Bank of America Alaska Airlines Visa
Why I got it: This is a card I have had on and off for the past 10 years. I fly Alaska a ton; so the 25,000 sign up bonus is a no brainer. The companion fare is nice too. Also, if I were to purchase an Alaska ticket without this Visa I would not only feel like I was cheating on it but I also would mourn not earning 3x the miles per dollar spent.
Why I keep it: I don’t keep it more than a year.
Why there are better options: The annual fee on this card is $75 and it does not make sense to keep it past a year. The good thing is that you can have multiple Alaska Airlines Visa cards at a time, so really it doesn’t make sense to keep one for more than a year.

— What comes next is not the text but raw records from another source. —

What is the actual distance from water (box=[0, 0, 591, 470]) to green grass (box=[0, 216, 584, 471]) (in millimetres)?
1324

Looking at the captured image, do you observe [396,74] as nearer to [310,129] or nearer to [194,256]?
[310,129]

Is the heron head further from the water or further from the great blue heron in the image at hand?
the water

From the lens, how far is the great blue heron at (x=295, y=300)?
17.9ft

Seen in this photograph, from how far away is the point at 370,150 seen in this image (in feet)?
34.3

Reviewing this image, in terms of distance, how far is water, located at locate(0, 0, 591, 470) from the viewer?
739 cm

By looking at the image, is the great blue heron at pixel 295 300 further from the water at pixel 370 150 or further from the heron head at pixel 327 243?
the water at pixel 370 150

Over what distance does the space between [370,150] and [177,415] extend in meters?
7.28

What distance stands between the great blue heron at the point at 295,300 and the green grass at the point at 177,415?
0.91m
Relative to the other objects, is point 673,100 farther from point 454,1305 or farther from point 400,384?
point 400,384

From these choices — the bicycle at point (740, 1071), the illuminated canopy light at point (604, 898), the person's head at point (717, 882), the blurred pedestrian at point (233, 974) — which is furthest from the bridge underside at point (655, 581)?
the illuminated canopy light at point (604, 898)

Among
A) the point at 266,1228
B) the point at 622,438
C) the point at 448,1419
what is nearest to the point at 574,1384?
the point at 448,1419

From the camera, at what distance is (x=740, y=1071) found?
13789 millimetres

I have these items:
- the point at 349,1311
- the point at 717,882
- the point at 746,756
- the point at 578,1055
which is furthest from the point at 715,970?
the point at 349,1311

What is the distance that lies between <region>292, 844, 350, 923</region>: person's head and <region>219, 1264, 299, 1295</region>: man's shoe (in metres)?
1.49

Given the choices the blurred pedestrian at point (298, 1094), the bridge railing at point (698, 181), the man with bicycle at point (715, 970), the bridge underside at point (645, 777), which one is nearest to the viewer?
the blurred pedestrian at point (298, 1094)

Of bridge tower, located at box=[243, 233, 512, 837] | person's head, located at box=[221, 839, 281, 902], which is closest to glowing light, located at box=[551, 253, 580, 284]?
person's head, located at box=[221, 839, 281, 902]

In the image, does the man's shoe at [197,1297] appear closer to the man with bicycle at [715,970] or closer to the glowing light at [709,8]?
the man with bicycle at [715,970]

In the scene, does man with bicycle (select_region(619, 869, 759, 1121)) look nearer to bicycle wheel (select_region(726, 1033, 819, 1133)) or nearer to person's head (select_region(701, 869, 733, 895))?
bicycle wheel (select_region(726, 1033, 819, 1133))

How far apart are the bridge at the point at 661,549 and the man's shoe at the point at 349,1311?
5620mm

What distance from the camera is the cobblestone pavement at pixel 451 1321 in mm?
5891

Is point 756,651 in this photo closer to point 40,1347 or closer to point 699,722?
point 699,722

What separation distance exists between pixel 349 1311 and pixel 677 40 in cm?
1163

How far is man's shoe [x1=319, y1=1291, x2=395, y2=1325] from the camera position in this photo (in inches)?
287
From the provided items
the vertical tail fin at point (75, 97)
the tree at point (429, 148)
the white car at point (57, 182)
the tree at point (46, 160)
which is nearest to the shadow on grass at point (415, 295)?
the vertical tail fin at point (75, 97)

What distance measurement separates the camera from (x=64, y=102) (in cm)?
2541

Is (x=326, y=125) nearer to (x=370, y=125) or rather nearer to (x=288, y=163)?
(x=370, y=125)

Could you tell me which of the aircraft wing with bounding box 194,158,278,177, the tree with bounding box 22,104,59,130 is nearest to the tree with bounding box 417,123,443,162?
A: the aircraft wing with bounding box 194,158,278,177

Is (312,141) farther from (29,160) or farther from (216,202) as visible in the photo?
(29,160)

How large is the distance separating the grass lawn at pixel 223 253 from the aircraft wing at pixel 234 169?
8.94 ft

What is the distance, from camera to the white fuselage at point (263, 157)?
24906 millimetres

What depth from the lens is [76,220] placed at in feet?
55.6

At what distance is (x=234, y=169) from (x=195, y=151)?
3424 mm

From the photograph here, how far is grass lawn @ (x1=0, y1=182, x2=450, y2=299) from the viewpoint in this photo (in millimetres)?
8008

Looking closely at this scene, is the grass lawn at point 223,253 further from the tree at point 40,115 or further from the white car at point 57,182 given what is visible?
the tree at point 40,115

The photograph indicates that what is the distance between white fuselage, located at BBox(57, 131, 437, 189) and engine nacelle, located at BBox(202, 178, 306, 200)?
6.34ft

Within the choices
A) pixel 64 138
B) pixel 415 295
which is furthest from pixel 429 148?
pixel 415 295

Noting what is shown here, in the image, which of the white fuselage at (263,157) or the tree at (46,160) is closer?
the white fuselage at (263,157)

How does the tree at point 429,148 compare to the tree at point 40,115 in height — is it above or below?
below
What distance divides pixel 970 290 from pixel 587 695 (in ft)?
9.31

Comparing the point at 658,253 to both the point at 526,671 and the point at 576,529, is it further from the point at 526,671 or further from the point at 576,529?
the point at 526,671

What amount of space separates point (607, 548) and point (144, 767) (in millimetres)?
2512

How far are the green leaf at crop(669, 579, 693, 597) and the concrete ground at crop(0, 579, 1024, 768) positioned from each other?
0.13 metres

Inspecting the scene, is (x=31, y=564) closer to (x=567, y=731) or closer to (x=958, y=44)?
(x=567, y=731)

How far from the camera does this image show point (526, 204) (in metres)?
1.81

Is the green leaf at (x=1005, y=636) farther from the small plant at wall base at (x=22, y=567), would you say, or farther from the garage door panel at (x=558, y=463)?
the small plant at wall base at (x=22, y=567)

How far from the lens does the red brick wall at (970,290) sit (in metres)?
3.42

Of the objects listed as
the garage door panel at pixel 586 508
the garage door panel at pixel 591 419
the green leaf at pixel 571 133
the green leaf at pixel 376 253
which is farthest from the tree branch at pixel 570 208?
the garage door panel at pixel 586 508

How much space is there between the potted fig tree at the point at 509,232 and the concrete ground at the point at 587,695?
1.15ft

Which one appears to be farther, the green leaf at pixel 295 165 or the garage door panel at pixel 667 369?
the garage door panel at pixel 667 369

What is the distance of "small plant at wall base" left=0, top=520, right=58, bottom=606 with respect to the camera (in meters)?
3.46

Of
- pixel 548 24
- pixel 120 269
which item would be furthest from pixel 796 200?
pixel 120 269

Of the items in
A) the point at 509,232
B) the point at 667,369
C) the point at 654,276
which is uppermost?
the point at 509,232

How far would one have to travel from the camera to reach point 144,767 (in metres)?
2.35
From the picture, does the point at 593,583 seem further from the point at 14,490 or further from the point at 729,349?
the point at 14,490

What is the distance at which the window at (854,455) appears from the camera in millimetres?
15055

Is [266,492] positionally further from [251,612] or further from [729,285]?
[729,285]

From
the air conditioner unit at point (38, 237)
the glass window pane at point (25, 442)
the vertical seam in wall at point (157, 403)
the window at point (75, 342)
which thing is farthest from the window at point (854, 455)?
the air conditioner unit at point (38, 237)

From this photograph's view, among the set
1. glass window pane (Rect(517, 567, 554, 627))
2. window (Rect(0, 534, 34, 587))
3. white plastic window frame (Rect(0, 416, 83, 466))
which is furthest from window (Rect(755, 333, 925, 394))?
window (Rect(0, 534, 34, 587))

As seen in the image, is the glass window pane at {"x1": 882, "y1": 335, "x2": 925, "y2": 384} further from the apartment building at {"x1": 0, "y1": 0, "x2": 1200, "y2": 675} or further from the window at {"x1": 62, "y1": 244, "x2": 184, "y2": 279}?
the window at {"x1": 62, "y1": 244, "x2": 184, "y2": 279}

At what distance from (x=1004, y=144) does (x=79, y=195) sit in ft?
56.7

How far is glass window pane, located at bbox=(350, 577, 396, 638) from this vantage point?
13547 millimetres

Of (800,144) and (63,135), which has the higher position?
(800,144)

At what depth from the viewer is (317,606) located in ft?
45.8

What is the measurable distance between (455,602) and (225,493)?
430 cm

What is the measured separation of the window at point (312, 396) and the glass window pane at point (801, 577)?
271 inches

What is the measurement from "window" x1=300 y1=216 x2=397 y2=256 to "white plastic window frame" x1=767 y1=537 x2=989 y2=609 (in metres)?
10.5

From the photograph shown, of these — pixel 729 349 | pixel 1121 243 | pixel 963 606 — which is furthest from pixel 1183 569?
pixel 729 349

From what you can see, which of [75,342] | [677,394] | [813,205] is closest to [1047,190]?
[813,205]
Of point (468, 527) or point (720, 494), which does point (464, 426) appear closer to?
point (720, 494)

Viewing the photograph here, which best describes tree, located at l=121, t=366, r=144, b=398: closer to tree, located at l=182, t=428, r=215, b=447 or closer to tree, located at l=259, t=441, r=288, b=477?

Apply for a new one, get the 25,000 bonus miles and companion fare, then cancel before your year is up. Also, I know not everyone travels on Alaska as much as I do.
Starwood Preferred Guest Amex
Why I got it: This was completely for the sign up bonus. The annual fee is waived the first year and after you spend $5,000 in the first 6 months you get 20,000 Starpoints that I can transfer to Alaska Airlines or other airlines.
Why I keep it: This is my newest card and I don’t think I will keep it. I can’t justify the $65 a year as I rarely stay at Starwood properties. Starpoints are versatile but I think my spend will be better, well, spent, on another credit card.
Why there are better options: As a hotel credit card, I think the Hyatt Visa is, hands down, a better card.
Bonus Card: Costco Amex
I also have a Costco Amex card; but I pretty much only use it at Costco as it is the only credit card they take. This is changing in the next year so it will be interesting to see what Amex comes up with to keep the thousands (millions?) of customers that have this card. It may end up being a no annual fee basic Amex; in that case it will go in my sock drawer.
I don’t know if these are THE best credit cards for single travelers, but they are a list of some of the best, and ones I have used, that seem to fit my lifestyle.
I am not a financial or credit expert. Please do not base your important financial decisions on my observations and experiences.